Provided text:
:::::
There are numerous inaccuracies; for example, some fields, such as “creation_date” and “cancellation_date” simply don’t exist as the docs claim. But the biggest offenders are the timestamps. The docs say that dates are in RFC 3339 format, which is a timestamp like “2018–04–06T23:28:15.000Z”. You’ll note from the example receipt below, that there are a few occurrences of timestamps in this format, but not with the key foo_date, but foo_date_ms. Of course, not even all foo_date_ms keys are in this format; original_purchase_date_ms is in Unix milliseconds, while expires_date_ms and purchase_date_ms are RFC 3339.
:::::
Rows drawn from a collection:
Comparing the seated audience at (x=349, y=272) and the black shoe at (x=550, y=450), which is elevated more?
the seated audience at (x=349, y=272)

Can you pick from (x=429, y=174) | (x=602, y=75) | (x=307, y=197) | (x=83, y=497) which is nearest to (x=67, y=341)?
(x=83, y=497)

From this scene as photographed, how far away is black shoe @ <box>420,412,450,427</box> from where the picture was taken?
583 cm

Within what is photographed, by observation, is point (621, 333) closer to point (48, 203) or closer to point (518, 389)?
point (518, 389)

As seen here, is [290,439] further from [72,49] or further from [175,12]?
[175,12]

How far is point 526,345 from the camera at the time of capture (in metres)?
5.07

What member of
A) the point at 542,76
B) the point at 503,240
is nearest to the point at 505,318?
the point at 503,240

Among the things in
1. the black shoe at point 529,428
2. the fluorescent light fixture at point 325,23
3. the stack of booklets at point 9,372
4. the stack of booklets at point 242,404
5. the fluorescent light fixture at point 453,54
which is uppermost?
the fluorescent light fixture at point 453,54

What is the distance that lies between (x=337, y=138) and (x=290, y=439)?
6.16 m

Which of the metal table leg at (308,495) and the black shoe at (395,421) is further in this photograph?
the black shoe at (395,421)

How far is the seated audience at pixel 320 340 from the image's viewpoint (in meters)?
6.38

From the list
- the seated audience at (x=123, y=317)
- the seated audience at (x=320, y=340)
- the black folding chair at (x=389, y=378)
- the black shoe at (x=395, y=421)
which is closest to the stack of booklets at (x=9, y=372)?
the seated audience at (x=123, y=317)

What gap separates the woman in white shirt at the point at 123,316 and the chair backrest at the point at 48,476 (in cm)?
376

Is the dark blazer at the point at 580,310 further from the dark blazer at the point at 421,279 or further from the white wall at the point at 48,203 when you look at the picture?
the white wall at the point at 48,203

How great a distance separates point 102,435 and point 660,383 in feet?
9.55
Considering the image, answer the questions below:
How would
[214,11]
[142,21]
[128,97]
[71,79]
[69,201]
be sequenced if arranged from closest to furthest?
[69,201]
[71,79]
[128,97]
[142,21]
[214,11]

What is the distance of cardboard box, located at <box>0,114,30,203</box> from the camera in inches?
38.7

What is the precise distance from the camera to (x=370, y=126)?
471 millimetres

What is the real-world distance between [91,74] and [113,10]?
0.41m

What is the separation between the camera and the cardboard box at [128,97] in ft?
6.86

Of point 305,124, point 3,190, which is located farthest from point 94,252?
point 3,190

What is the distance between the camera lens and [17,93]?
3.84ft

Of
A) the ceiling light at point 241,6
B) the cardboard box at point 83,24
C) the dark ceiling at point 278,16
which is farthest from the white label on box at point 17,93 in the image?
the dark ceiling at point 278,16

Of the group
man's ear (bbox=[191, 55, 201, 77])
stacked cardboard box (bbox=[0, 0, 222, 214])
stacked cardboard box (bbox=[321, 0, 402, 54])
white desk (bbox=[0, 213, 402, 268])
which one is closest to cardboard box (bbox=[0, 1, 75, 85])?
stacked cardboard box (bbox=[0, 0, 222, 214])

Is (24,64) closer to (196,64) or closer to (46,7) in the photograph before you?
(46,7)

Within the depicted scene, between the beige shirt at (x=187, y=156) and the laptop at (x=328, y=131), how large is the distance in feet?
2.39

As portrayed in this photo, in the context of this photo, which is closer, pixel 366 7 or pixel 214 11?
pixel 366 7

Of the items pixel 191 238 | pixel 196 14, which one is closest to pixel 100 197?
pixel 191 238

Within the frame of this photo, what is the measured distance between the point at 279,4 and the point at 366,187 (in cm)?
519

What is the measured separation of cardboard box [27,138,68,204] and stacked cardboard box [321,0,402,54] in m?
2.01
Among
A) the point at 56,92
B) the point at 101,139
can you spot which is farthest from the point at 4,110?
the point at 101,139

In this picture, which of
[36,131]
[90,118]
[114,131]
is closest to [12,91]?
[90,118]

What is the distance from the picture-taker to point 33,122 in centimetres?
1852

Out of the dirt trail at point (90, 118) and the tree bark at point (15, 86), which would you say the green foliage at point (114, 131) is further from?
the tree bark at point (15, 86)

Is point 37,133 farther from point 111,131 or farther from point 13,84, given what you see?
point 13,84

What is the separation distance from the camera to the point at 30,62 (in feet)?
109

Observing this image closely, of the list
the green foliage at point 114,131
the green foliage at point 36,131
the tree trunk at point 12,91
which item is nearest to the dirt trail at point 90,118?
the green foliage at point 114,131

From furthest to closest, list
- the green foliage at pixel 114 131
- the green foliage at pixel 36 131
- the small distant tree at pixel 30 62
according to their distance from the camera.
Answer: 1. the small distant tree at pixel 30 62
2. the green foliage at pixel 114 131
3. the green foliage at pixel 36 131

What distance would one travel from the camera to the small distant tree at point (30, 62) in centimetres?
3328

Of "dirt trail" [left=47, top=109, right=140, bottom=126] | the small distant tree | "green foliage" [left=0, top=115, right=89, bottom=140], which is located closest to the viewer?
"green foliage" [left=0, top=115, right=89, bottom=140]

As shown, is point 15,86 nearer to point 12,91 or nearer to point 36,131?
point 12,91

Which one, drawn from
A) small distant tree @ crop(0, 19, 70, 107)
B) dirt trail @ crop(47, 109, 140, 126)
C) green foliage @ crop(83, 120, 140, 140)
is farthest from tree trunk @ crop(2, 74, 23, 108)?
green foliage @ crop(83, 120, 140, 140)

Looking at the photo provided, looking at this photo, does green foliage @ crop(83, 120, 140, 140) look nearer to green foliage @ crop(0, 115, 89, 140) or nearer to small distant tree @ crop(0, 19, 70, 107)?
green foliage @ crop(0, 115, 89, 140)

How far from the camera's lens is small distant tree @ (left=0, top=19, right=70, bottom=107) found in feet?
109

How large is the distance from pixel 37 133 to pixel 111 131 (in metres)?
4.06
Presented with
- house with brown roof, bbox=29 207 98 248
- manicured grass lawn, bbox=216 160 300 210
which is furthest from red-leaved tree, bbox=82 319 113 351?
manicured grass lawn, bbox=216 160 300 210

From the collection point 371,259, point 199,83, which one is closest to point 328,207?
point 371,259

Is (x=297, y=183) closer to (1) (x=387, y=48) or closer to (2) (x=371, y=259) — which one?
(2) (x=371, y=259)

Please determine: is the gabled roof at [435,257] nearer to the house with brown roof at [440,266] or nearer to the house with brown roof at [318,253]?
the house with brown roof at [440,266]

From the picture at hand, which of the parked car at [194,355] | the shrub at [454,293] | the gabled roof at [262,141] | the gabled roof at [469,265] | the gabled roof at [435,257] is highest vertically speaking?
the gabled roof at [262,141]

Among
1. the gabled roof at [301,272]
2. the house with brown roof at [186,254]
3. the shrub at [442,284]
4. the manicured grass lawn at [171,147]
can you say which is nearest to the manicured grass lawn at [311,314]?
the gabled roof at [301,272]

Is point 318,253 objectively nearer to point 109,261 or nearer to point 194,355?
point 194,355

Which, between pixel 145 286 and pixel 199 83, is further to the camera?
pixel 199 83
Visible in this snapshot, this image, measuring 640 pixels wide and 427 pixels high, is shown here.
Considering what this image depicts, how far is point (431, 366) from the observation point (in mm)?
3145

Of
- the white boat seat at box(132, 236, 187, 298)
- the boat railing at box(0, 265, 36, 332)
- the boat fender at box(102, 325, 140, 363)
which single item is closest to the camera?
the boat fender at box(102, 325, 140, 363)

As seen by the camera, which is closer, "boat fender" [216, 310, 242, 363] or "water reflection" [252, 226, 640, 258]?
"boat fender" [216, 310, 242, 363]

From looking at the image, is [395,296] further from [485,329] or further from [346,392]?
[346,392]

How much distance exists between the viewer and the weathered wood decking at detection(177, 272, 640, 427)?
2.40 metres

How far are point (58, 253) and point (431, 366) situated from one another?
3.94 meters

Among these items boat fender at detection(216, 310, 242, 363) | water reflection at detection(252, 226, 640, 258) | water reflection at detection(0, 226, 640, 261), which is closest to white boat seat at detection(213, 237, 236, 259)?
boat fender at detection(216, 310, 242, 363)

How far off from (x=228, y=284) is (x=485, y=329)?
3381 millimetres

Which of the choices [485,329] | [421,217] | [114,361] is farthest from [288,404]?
:::::
Exercise requirements:
1. In the passage on receipt timestamps, what format do the docs say dates are in?
2. Name every key in the passage on receipt timestamps whose name ends in "_ms".
3. Reproduce the passage on receipt timestamps starting at the words "There are numerous" and ending after "are RFC 3339.".

Answers for the tasks:
1. RFC 3339

2. foo_date_ms, original_purchase_date_ms, expires_date_ms, purchase_date_ms

3.
There are numerous inaccuracies; for example, some fields, such as “creation_date” and “cancellation_date” simply don’t exist as the docs claim. But the biggest offenders are the timestamps. The docs say that dates are in RFC 3339 format, which is a timestamp like “2018–04–06T23:28:15.000Z”. You’ll note from the example receipt below, that there are a few occurrences of timestamps in this format, but not with the key foo_date, but foo_date_ms. Of course, not even all foo_date_ms keys are in this format; original_purchase_date_ms is in Unix milliseconds, while expires_date_ms and purchase_date_ms are RFC 3339.